[START Source extract]
1

I have created a table in Databricks

create table TabA (latitude float, longitude float, col1 string,col2 string)

utils.executequery( """ update TabA set col1 = ST_Envelope(col2)""" ) I tried converting this output as string but getting error as _tostring() not supported
utils.executequery(""" optimize TabA """)

utils.executequery( """ update TabA set latitude = col1.Lat""" )
utils.executequery(""" optimize TabA """)

utils.executequery( """ update TabA set longitude= col1.Long""" )
utils.executequery(""" optimize TabA """)

I am getting the error

col1#22613: need struct type but got string

I tried casting the "col1" as string, but I was not able to solve this exception. How do I solve it?

ZygD
  • 22,092
  • 39
  • 79
  • 102
Vidhya
  • 13
  • 1
  • 3
  • When creating the table, could you specify `col1 struct` instead of `col1 string`? – ZygD Oct 17 '22 at 09:57
  • Struct datatype is not supported in databricks Error in SQL statement: ParseException: DataType struct is not supported.(line 1, pos 573) – Vidhya Oct 17 '22 at 10:09
  • According to the [documentation](https://sedona.apache.org/api/sql/Function/#st_envelope), the function `ST_Envelope` takes as argument *geometry* data type. But I don't understand what data type is returned. You should check what data type is returned. Is it struct? – ZygD Oct 17 '22 at 11:06
  • The output I received is of string data type – Vidhya Oct 17 '22 at 12:51
  • According to my test, `ST_Envelope(col2)` returns a _geometry_ data type. My col2 was a polygon. Do you know for sure which line generates your error? – ZygD Oct 17 '22 at 15:31

1 Answers1

0

Your error must be coming from col1.Lat and col1.Long. Since your col1 is string, you cannot use dot . notation such as col1.Lat, because this notation is for struct data type, not for string.

Consider this example:

df = spark.createDataFrame([('x', (1.0, 2.0))], 'string_col:string, struct_col:struct<lat:double,lon:double>')
[END Source extract]
## Stated exercise 1
In the Databricks thread, what data type does ZygD's test show that `ST_Envelope(col2)` returns?
## Stated exercise 2
Change the stretch of the Databricks thread from "I am getting" through "I solve it?", putting "problem" in place of "exception".
## Stated exercise 3
Take the Databricks thread further, picking up after its last line.
None of the data is needed for this work.
[START Provided records]
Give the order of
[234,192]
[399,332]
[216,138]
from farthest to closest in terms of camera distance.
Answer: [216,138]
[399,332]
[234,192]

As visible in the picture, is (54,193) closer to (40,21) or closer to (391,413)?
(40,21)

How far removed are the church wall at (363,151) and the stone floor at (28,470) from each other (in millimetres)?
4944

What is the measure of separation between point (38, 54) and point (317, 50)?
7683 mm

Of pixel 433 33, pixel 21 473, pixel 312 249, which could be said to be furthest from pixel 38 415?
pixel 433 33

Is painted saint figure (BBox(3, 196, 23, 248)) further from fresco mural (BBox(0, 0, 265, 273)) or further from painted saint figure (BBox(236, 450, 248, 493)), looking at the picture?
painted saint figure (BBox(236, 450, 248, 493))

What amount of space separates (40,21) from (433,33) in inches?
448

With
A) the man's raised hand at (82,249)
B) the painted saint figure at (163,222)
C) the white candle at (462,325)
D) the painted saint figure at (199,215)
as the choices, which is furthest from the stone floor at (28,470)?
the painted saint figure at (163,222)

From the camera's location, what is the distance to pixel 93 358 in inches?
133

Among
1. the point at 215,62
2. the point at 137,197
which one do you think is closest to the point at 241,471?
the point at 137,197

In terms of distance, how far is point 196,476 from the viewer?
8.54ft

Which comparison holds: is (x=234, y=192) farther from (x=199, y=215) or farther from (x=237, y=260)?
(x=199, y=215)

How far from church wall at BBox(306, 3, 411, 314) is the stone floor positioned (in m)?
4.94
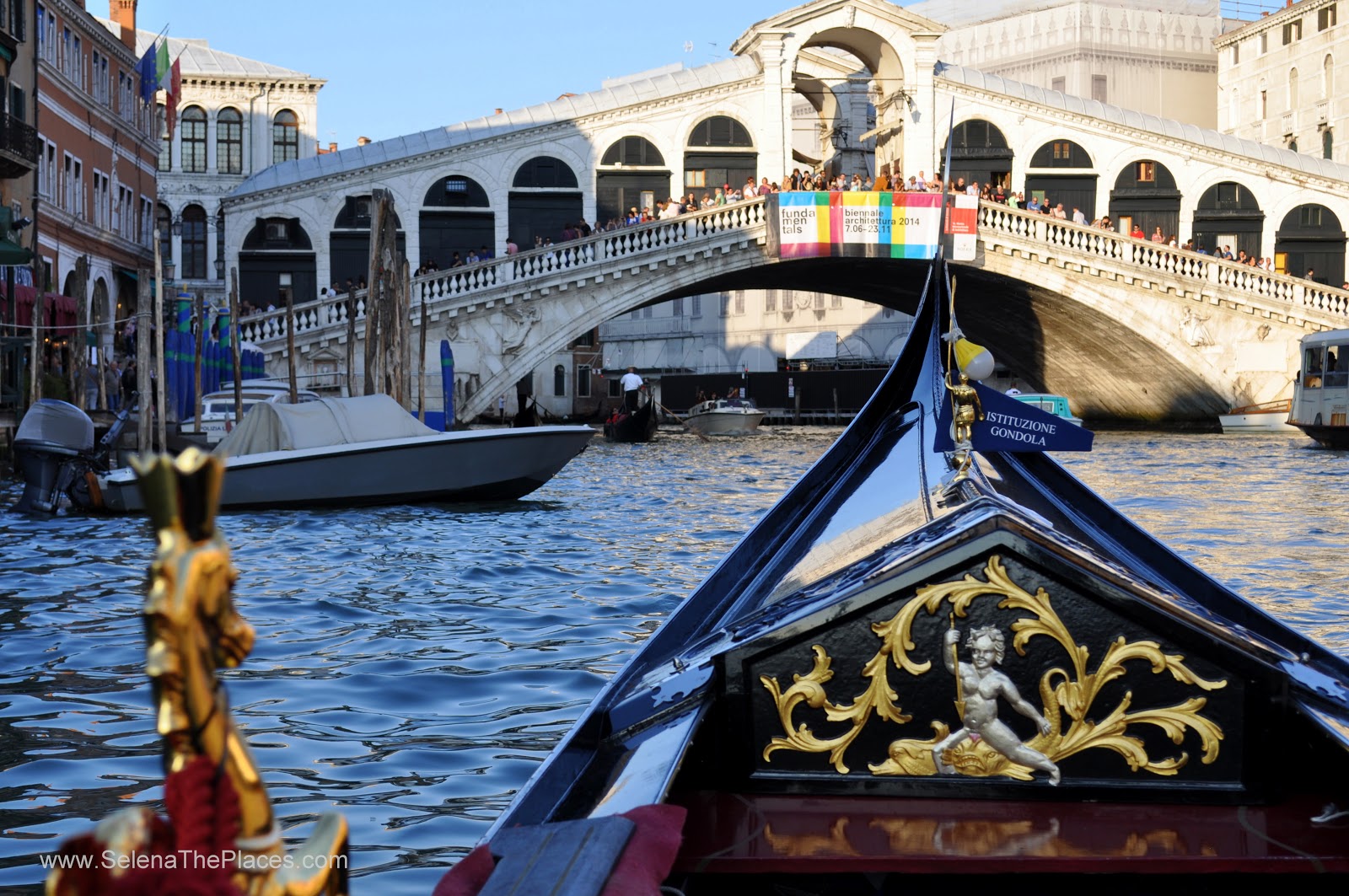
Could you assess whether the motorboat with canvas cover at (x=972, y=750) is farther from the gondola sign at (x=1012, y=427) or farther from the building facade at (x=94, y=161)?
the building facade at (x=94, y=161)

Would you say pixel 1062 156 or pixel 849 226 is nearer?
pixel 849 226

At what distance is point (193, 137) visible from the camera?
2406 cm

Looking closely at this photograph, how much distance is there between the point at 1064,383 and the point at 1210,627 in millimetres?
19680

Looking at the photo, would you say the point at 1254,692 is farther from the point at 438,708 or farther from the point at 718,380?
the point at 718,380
[END Provided records]
[START Provided records]
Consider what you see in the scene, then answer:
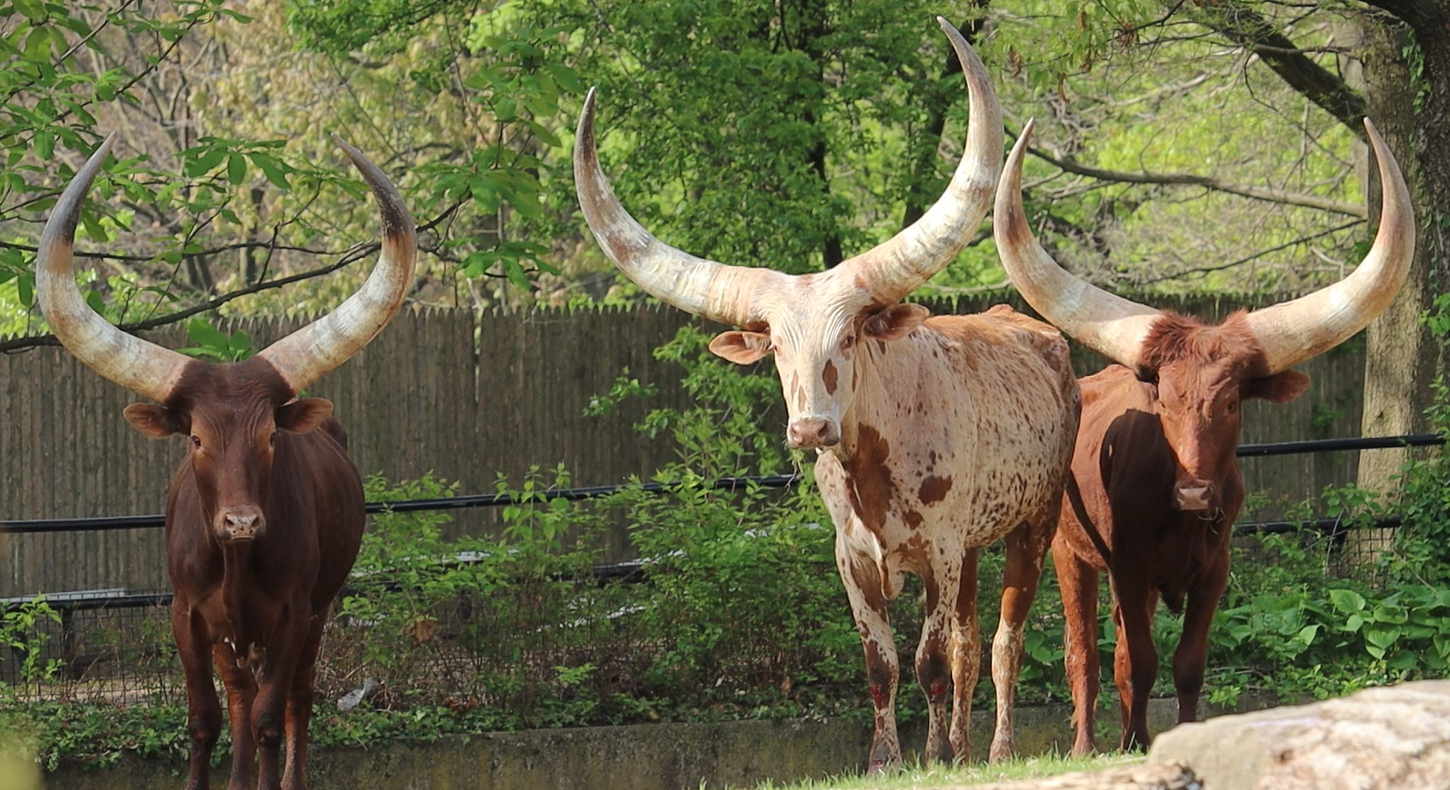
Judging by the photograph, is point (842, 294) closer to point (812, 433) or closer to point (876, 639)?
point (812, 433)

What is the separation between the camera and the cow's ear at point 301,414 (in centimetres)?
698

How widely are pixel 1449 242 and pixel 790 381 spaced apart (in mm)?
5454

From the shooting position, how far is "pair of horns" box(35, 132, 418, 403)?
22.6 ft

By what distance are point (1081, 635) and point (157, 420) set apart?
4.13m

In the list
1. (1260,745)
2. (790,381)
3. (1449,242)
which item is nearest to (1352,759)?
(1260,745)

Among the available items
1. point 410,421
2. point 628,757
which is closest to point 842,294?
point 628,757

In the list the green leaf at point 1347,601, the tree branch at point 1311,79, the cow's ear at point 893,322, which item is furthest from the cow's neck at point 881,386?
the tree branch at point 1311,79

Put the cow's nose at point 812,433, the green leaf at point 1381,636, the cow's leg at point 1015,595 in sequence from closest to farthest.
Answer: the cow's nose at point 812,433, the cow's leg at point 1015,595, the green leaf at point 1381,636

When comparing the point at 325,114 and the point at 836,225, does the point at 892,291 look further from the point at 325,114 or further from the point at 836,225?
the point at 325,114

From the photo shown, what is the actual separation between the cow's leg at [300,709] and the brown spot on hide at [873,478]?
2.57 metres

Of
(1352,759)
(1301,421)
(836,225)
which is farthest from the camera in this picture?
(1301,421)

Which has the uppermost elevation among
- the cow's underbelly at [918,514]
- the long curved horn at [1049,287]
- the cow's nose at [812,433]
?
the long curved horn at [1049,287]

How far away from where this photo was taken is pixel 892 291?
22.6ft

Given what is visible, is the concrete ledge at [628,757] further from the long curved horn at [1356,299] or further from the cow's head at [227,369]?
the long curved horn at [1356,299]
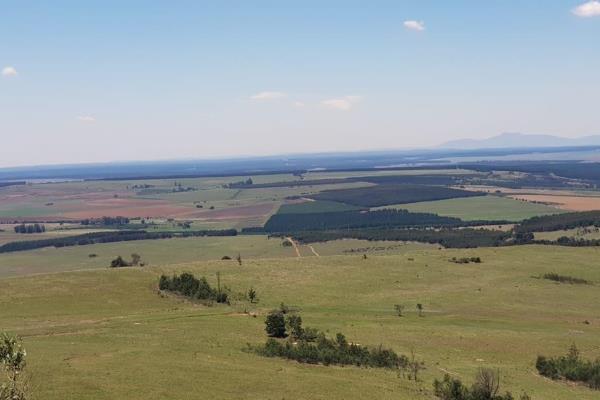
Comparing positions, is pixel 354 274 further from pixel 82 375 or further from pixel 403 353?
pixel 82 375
[END Provided records]
## Written response 1
A geometry data type.

## Written response 2
I am getting the error

col1#22613: need struct type but got string

I tried casting the "col1" as string, but I was not able to solve this problem. How do I solve it?

## Written response 3
df.createOrReplaceTempView('TabA')

df.printSchema()
# root
#  |-- string_col: string (nullable = true)
#  |-- struct_col: struct (nullable = true)
#  |    |-- lat: double (nullable = true)
#  |    |-- lon: double (nullable = true)

df.show()
# +----------+----------+
# |string_col|struct_col|
# +----------+----------+
# |         x|{1.0, 2.0}|
# +----------+----------+

The following SQL query works, because I address the struct type column and successfully extract the field lon:

spark.sql('select struct_col.lon from TabA').show()
# +---+
# |lon|
# +---+
# |2.0|
# +---+

But the following SQL query fails, because I try to do the same on the string tyoe column.

spark.sql('select string_col.lon from TabA').show()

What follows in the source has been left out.